No, but I don't see why they can't use it as evidence in a different case.
IANAL, but it seems relevant if they wanted/needed to demonstrate intent.

------
ryguytilidie
I love how if Carmen Ortiz actually goes to trial they will say things like
"Of course, the Government just wants to make an example out of me" and put on
some martyr act. Hey, remember when you were doing the exact same thing
before? Yeah, thats what you're being punished for...

------
glesica
This needs to get more attention (even more than it is already getting).
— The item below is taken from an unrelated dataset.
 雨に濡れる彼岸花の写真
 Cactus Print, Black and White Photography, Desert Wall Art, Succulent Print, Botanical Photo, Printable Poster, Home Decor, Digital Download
This
sort of blatant disregard for anything even approximating "justice" is
disgusting and has place in a developed country (it has no place anywhere,
really, but a developed country has absolutely no excuse).

------
jpollock
A felony charge would have seriously impacted his ability to travel. This
would have impacted his earning prospects both as an entrepreneur and as a
researcher.

For example travel to Canada: <http://www.wikihow.com/Travel-to-Canada-with-a-
Felony-Charge>

From that page, it can take up to a year and $1000 to apply for the visa for
entry.

The data sharing between the US and other governments means that you can't
keep your convictions secret either.

For example, Canada is hooked into the US databases, and they can and do
retrieve information from them.

------
guelo
According to HuffPo's sources there was also a "saving face" element to the
prosecution:

 _"Some congressional staffers left the briefing with the impression that
prosecutors believed they needed to convict Swartz of a felony that would put
him in jail for a short sentence in order to justify bringing the charges in
the first place, according to two aides with knowledge of the briefing."_

------
jstalin
A felony conviction and jail time is akin to a career death sentence for most
people. You'll never get a decent job again.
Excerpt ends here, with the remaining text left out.